** start Data records **

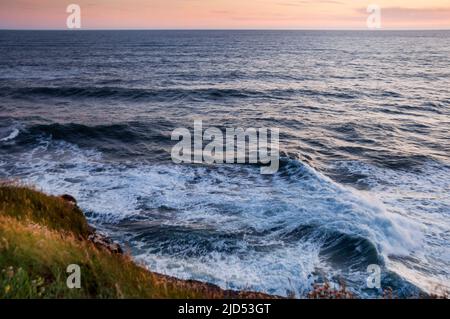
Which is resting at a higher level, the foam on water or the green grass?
the green grass

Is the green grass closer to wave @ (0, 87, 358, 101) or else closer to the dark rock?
the dark rock

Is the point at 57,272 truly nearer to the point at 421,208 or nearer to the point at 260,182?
the point at 260,182

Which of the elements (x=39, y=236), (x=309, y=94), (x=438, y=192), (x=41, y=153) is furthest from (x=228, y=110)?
(x=39, y=236)

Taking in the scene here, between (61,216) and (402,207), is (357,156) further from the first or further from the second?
(61,216)

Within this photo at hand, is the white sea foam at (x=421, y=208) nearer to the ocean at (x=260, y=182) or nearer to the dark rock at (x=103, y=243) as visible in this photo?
the ocean at (x=260, y=182)

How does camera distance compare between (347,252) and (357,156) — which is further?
(357,156)

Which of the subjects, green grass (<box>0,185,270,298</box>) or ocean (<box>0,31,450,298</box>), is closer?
green grass (<box>0,185,270,298</box>)

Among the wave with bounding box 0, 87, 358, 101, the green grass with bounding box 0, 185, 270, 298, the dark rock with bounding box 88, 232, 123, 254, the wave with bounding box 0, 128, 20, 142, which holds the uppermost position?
the wave with bounding box 0, 87, 358, 101

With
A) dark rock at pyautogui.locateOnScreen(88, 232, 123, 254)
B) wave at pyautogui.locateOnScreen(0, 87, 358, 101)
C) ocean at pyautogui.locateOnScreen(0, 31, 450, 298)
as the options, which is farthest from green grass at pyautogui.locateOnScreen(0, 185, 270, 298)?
wave at pyautogui.locateOnScreen(0, 87, 358, 101)
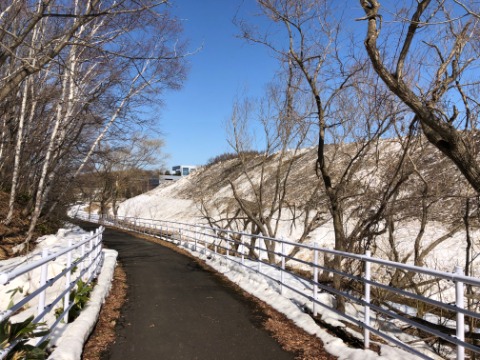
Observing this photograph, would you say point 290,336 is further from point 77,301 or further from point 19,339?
point 19,339

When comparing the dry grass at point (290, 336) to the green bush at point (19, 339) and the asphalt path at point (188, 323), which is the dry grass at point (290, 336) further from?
the green bush at point (19, 339)

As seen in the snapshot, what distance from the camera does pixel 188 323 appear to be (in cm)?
642

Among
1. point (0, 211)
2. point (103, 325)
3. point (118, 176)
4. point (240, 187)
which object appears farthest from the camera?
point (118, 176)

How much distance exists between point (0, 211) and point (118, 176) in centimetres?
2919

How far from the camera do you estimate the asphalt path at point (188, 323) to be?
5.18m

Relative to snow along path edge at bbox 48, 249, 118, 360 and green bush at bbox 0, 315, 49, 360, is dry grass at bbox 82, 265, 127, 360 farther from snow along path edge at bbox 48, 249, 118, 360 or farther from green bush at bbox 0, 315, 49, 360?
green bush at bbox 0, 315, 49, 360

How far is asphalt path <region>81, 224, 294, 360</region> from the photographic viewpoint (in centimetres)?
518

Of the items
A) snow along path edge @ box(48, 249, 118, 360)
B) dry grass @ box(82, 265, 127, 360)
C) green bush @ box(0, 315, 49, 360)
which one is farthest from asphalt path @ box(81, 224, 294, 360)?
green bush @ box(0, 315, 49, 360)

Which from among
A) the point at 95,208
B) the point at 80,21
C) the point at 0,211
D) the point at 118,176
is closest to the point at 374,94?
the point at 80,21

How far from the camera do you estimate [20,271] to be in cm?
341

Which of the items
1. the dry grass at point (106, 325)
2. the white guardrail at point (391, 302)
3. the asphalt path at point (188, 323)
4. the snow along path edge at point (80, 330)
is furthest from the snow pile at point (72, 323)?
the white guardrail at point (391, 302)

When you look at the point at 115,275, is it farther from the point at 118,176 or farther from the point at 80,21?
the point at 118,176

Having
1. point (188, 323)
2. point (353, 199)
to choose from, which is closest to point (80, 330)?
point (188, 323)

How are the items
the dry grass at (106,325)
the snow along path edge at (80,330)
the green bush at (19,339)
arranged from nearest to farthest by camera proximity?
1. the green bush at (19,339)
2. the snow along path edge at (80,330)
3. the dry grass at (106,325)
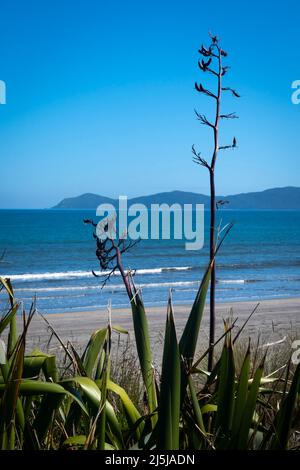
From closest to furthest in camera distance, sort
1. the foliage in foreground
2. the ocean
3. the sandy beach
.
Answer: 1. the foliage in foreground
2. the sandy beach
3. the ocean

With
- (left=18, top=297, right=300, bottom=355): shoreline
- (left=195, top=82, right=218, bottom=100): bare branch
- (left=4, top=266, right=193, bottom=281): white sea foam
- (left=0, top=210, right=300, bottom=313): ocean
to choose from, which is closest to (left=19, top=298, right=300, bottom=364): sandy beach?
(left=18, top=297, right=300, bottom=355): shoreline

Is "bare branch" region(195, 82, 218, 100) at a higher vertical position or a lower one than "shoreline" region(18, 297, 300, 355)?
higher

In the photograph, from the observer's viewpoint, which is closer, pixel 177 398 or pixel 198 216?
pixel 177 398

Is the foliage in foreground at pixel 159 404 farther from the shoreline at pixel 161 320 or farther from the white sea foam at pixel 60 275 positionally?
the white sea foam at pixel 60 275

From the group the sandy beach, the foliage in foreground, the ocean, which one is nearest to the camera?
the foliage in foreground

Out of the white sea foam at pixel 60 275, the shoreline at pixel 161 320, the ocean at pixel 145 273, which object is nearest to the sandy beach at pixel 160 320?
the shoreline at pixel 161 320

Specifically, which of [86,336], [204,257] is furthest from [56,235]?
[86,336]

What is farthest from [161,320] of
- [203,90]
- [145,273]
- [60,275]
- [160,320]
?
[145,273]

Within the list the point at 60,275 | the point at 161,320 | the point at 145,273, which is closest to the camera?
the point at 161,320

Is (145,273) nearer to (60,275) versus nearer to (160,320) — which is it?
(60,275)

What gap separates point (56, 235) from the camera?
5991cm

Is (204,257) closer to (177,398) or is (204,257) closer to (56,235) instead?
(56,235)

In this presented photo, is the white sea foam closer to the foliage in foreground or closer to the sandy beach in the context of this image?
the sandy beach
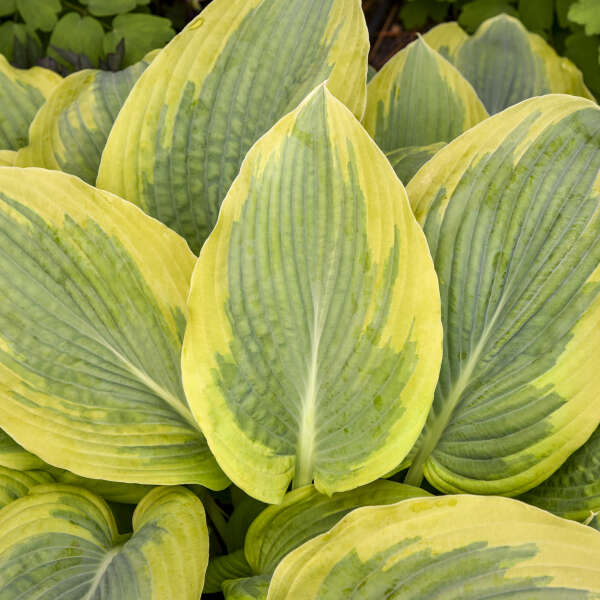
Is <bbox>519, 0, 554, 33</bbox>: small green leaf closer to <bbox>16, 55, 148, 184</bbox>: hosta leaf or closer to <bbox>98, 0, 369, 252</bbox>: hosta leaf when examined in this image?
<bbox>98, 0, 369, 252</bbox>: hosta leaf

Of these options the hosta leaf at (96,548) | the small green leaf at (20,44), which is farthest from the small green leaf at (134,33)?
the hosta leaf at (96,548)

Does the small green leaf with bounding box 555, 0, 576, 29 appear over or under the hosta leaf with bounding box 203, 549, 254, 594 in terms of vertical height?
over

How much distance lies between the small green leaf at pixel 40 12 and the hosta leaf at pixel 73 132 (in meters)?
0.35

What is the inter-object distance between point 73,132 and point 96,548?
55 centimetres

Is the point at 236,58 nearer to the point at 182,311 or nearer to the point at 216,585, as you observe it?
the point at 182,311

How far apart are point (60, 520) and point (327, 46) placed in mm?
639

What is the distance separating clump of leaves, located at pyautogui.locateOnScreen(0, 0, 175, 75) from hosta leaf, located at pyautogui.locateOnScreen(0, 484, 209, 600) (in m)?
0.79

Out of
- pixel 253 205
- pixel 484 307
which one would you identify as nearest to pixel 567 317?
pixel 484 307

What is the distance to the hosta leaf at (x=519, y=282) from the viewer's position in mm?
717

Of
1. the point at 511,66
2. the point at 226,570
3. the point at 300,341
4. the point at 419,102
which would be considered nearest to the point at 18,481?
the point at 226,570

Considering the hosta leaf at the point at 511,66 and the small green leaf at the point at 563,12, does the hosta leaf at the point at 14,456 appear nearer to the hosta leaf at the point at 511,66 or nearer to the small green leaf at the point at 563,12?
the hosta leaf at the point at 511,66

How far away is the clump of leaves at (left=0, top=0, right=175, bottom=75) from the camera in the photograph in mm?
1227

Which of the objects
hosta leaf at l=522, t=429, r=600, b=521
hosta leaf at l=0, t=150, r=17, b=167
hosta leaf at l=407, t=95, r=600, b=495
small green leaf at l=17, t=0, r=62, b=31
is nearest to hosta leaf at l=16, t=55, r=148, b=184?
hosta leaf at l=0, t=150, r=17, b=167

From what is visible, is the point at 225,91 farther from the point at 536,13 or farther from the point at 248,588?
the point at 536,13
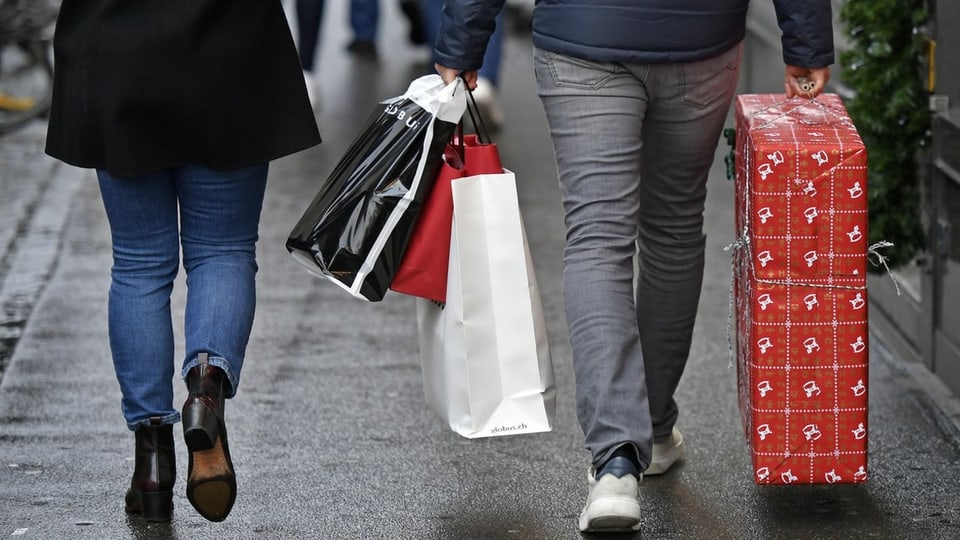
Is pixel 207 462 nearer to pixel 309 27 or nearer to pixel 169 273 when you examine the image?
pixel 169 273

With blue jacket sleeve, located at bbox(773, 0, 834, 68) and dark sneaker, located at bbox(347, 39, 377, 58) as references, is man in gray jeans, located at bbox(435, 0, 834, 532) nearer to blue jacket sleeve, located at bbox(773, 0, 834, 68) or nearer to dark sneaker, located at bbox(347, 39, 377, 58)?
blue jacket sleeve, located at bbox(773, 0, 834, 68)

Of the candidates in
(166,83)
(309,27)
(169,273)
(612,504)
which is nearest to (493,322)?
(612,504)

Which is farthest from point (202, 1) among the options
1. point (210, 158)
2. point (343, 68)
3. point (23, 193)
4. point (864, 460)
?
point (343, 68)

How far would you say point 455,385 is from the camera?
146 inches

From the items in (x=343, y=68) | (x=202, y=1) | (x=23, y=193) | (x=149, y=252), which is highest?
(x=202, y=1)

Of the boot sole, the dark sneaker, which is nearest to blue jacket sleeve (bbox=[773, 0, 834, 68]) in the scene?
the boot sole

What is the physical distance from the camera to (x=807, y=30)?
364cm

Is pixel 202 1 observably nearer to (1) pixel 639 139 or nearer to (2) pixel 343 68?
(1) pixel 639 139

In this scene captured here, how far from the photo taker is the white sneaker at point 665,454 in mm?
4082

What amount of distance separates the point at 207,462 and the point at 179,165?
0.69 meters

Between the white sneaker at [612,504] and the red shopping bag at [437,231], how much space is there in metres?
0.56

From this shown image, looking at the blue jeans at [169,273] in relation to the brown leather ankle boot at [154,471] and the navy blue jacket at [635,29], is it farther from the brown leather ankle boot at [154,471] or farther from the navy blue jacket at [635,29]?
the navy blue jacket at [635,29]

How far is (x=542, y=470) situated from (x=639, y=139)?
0.99 meters

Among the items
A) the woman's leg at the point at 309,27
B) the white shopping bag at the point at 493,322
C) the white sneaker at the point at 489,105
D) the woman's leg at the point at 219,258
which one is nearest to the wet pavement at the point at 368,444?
the white shopping bag at the point at 493,322
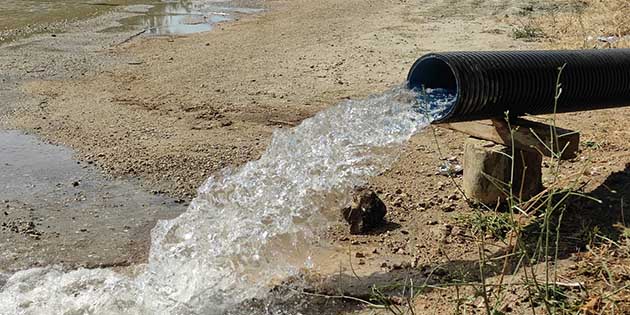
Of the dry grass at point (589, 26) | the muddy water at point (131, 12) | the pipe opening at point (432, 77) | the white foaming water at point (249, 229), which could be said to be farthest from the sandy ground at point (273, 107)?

** end Data records **

Retype verbatim only the lines beginning with the line that contains "Of the candidates in" and ending with the last line of the listing above; pictures are to be excluded.

Output of the exercise –
Of the candidates in
(166,83)
(309,27)
(169,273)
(612,504)
which is nearest to (493,322)?
(612,504)

Which is farthest from point (202, 1) among the options
1. point (210, 158)
2. point (343, 68)
3. point (23, 193)
4. point (864, 460)
?
point (343, 68)

How far would you say point 455,385 is from the camera?
146 inches

From the items in (x=343, y=68) | (x=202, y=1) | (x=23, y=193) | (x=149, y=252), which is highest?
(x=202, y=1)

Of the boot sole, the dark sneaker, which is nearest to blue jacket sleeve (bbox=[773, 0, 834, 68]) in the scene?
the boot sole

What is the physical distance from the camera to (x=807, y=30)?
364cm

Is pixel 202 1 observably nearer to (1) pixel 639 139 or nearer to (2) pixel 343 68?
(1) pixel 639 139

In this scene captured here, how far from the photo taker is the white sneaker at point 665,454 in mm?
4082

What amount of distance separates the point at 207,462 and the point at 179,165?
0.69 meters

Between the white sneaker at [612,504] and the red shopping bag at [437,231], how much space is there in metres?
0.56

From this shown image, looking at the blue jeans at [169,273] in relation to the brown leather ankle boot at [154,471] and the navy blue jacket at [635,29], is it farther from the brown leather ankle boot at [154,471] or farther from the navy blue jacket at [635,29]?
the navy blue jacket at [635,29]

How far is (x=542, y=470) situated from (x=639, y=139)?
0.99 meters

Among the items
A) the woman's leg at the point at 309,27
B) the white shopping bag at the point at 493,322
C) the white sneaker at the point at 489,105
D) the woman's leg at the point at 219,258
which one is nearest to the wet pavement at the point at 368,444?
the white shopping bag at the point at 493,322
Of the dry grass at point (589, 26) | the muddy water at point (131, 12) | the pipe opening at point (432, 77) | the white foaming water at point (249, 229), which could be said to be farthest from the sandy ground at point (273, 107)?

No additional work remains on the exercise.